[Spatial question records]
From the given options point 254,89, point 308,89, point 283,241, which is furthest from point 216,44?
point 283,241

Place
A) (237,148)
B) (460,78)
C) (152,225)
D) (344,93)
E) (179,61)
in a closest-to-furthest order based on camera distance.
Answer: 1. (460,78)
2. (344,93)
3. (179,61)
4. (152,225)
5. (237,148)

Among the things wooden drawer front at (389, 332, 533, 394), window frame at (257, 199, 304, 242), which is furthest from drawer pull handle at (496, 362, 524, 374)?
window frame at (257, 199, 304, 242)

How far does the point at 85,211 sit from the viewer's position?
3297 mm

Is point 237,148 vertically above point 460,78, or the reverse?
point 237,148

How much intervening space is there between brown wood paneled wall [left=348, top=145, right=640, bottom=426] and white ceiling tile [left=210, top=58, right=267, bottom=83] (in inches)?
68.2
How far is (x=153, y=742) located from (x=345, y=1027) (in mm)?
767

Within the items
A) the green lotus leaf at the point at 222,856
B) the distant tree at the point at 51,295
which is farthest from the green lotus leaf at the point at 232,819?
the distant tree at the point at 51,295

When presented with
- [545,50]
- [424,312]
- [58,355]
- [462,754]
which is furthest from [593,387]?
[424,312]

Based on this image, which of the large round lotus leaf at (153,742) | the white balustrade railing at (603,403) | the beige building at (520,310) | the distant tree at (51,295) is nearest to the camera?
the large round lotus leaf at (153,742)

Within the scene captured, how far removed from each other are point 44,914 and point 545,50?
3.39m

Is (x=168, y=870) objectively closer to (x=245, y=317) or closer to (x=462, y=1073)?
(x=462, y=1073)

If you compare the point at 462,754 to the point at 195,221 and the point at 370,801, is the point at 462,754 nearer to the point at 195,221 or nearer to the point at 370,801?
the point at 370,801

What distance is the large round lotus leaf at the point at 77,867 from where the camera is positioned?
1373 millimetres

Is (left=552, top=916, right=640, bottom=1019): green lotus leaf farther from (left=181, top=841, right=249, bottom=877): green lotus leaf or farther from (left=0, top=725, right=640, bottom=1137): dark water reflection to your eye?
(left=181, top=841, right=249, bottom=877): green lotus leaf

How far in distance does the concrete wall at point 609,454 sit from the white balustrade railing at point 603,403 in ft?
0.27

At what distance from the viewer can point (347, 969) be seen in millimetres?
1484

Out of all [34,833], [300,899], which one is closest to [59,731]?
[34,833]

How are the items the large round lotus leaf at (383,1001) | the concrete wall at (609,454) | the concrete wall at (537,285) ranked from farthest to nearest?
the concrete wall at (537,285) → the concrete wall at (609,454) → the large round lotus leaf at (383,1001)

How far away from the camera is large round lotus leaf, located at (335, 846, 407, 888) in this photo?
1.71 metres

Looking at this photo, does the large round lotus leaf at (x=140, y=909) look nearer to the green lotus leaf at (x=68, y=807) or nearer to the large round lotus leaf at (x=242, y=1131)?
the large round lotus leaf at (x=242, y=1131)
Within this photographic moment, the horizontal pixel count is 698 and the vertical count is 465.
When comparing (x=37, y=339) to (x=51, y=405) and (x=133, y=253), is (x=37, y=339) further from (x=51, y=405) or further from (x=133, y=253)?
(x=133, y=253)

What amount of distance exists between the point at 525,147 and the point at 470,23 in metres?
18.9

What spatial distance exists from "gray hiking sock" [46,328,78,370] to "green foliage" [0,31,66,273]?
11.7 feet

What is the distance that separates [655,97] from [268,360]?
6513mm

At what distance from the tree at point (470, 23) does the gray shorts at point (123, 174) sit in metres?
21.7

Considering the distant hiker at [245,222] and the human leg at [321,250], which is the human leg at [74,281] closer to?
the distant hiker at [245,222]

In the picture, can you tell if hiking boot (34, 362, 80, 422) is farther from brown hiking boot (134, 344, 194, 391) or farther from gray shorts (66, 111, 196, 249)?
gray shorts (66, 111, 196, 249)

-- EXERCISE --
Edit the data from the line containing "At what distance from the tree" through the end of the data, replacing "human leg" with "bare leg" and keeping everything else unchanged.

-- RESPONSE --
At what distance from the tree at point (470, 23) does the gray shorts at point (123, 174) sit in metres?
21.7

Considering the distant hiker at [245,222] and the bare leg at [321,250], which is the bare leg at [74,281] closer to?
the distant hiker at [245,222]

In the picture, can you tell if hiking boot (34, 362, 80, 422) is farther from brown hiking boot (134, 344, 194, 391) or farther from gray shorts (66, 111, 196, 249)?
gray shorts (66, 111, 196, 249)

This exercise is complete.